_GOAL_
Produce a verbatim transcription of the records below, beginning at the line containing "Is the butterfly wing at select_region(141, 190, 217, 256)" and ending at the final line; include only those lines.

_INFORMATION GIVEN_
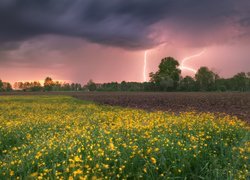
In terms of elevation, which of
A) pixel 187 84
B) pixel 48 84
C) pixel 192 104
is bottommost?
pixel 192 104

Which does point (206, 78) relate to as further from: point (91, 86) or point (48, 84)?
point (48, 84)

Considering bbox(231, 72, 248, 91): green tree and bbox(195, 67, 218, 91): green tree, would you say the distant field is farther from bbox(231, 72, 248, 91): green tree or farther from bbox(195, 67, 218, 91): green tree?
bbox(231, 72, 248, 91): green tree

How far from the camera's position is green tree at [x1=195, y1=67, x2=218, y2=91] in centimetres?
12141

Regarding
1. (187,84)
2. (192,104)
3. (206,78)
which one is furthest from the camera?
(206,78)

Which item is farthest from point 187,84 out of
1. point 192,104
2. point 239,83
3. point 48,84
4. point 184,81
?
point 48,84

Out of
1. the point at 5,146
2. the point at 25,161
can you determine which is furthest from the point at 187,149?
the point at 5,146

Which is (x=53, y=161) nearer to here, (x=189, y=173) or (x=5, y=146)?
(x=189, y=173)

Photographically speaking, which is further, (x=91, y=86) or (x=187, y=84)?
(x=91, y=86)

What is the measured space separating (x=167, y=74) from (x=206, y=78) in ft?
101

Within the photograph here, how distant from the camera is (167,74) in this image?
111375mm

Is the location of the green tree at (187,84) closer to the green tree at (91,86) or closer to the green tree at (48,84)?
the green tree at (91,86)

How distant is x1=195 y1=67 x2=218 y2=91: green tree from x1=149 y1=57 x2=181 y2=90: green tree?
1357 centimetres

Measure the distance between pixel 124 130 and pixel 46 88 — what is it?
158622 millimetres

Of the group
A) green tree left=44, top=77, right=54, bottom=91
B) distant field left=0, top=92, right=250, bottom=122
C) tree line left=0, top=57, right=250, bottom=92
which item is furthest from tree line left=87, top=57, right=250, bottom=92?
distant field left=0, top=92, right=250, bottom=122
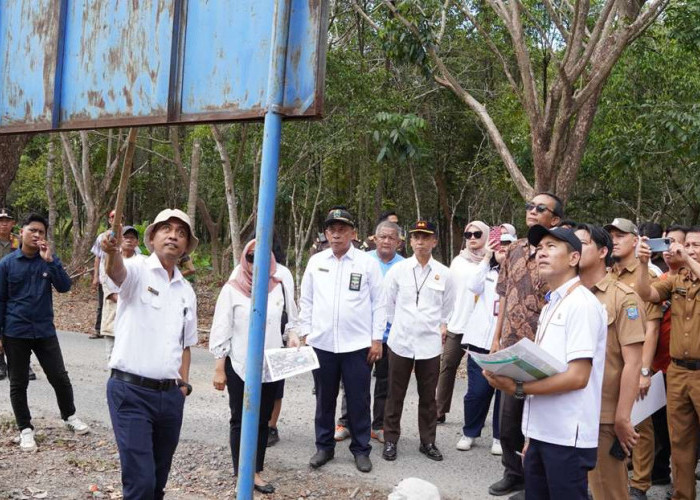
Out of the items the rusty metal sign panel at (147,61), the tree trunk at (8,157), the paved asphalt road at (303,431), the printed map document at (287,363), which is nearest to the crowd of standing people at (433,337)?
the paved asphalt road at (303,431)

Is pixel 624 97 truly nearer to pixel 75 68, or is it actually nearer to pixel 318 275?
pixel 318 275

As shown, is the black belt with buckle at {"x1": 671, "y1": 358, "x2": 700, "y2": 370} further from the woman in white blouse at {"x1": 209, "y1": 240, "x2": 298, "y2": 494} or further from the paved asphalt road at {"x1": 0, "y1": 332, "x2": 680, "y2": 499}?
the woman in white blouse at {"x1": 209, "y1": 240, "x2": 298, "y2": 494}

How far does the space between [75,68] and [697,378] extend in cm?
421

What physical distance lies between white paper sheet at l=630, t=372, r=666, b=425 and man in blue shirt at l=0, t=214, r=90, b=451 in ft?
15.2

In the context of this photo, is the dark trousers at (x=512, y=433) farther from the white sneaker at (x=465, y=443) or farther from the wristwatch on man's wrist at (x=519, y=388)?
the wristwatch on man's wrist at (x=519, y=388)

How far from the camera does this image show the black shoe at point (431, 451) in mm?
5695

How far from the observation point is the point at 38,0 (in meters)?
3.70

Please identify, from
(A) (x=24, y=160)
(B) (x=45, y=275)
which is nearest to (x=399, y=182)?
(A) (x=24, y=160)

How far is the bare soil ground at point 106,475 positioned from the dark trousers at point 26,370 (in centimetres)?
29

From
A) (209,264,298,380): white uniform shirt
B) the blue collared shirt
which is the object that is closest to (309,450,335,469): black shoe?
(209,264,298,380): white uniform shirt

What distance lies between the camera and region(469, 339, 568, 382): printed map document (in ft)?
9.82

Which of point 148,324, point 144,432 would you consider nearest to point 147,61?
point 148,324

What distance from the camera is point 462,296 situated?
6.37 m

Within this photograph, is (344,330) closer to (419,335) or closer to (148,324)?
(419,335)
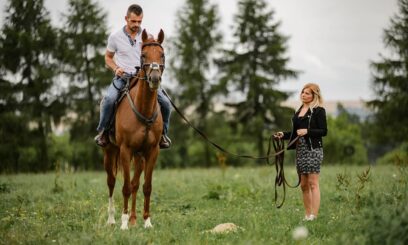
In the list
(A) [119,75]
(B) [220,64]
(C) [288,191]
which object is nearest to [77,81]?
(B) [220,64]

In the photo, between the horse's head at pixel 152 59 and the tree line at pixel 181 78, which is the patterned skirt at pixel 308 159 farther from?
the tree line at pixel 181 78

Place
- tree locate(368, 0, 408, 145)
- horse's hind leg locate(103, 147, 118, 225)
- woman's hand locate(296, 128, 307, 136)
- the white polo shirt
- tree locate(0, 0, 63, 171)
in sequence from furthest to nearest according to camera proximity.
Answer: tree locate(368, 0, 408, 145) → tree locate(0, 0, 63, 171) → horse's hind leg locate(103, 147, 118, 225) → the white polo shirt → woman's hand locate(296, 128, 307, 136)

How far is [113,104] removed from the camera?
8.62 meters

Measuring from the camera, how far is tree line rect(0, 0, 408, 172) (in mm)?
32406

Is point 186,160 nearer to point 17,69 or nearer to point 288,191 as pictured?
point 17,69

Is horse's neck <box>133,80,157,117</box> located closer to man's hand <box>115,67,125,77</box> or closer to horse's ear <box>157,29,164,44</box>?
man's hand <box>115,67,125,77</box>

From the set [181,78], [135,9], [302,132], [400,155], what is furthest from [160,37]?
[181,78]

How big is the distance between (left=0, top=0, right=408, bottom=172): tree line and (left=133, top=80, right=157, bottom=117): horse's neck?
21.3 m

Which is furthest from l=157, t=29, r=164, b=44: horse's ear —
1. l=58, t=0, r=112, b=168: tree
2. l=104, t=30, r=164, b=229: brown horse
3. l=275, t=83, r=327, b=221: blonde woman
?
l=58, t=0, r=112, b=168: tree

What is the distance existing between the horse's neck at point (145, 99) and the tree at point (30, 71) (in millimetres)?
25424

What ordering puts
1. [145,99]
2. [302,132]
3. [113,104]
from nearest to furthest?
[145,99] → [302,132] → [113,104]

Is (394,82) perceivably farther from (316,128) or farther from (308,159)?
(308,159)

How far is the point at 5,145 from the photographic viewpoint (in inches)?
1291

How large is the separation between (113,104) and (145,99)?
838 millimetres
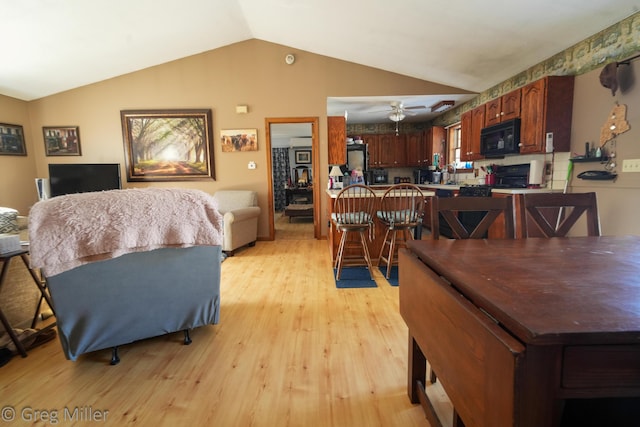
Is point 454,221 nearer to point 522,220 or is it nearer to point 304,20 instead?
point 522,220

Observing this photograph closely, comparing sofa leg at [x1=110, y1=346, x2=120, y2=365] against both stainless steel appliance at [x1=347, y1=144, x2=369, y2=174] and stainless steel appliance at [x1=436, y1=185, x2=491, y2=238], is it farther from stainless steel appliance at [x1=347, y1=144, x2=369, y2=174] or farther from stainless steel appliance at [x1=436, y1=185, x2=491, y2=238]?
stainless steel appliance at [x1=347, y1=144, x2=369, y2=174]

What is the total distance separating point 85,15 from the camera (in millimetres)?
3072

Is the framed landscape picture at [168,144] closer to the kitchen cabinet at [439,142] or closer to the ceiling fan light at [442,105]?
the ceiling fan light at [442,105]

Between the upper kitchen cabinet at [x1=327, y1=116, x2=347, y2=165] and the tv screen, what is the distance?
11.5 feet

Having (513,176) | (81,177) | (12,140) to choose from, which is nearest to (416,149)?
(513,176)

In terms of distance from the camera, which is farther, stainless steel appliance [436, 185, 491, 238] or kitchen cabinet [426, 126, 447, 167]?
kitchen cabinet [426, 126, 447, 167]

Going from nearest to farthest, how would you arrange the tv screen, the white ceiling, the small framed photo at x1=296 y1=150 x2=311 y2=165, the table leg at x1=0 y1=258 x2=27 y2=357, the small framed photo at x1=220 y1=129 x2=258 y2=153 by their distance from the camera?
the table leg at x1=0 y1=258 x2=27 y2=357, the white ceiling, the tv screen, the small framed photo at x1=220 y1=129 x2=258 y2=153, the small framed photo at x1=296 y1=150 x2=311 y2=165

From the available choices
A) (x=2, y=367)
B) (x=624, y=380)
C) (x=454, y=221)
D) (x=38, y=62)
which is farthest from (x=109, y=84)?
(x=624, y=380)

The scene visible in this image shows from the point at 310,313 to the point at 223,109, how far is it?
12.5 feet

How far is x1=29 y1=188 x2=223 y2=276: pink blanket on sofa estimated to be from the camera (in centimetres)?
137

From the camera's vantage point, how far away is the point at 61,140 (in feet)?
15.5

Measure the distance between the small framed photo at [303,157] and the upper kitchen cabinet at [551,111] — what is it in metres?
6.13

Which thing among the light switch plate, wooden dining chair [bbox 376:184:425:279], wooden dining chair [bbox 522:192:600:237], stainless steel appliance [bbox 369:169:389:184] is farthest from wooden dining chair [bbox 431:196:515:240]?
stainless steel appliance [bbox 369:169:389:184]

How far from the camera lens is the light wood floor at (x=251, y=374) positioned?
1.33 metres
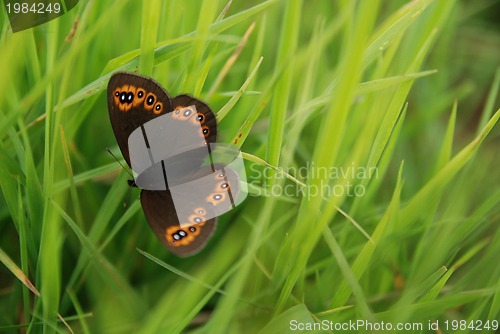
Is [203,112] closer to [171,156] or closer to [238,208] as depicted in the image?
[171,156]

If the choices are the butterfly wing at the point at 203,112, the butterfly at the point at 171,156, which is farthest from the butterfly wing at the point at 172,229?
the butterfly wing at the point at 203,112

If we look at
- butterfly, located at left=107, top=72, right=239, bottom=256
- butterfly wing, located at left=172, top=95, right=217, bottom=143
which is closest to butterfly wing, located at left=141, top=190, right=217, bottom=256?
butterfly, located at left=107, top=72, right=239, bottom=256

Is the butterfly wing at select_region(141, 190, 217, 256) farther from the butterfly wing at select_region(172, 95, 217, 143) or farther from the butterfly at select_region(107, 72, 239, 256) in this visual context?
the butterfly wing at select_region(172, 95, 217, 143)

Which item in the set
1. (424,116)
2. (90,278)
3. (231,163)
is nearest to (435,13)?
(424,116)

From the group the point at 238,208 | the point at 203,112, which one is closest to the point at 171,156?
the point at 203,112

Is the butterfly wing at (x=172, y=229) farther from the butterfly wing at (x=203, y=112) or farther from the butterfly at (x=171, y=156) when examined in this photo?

_ANSWER BELOW_
Is the butterfly wing at select_region(141, 190, 217, 256) farther from the butterfly wing at select_region(172, 95, 217, 143) or farther from the butterfly at select_region(107, 72, 239, 256) in this visual context?
the butterfly wing at select_region(172, 95, 217, 143)

Which item in the set
1. (424,116)
2. (90,278)
3. (231,163)
is nearest to (435,13)?
(424,116)

From the group the point at 238,208 | the point at 203,112, which one is closest to the point at 171,156?
the point at 203,112

Is the butterfly wing at (x=172, y=229) farther from the butterfly wing at (x=203, y=112) or farther from the butterfly at (x=171, y=156) when examined in this photo?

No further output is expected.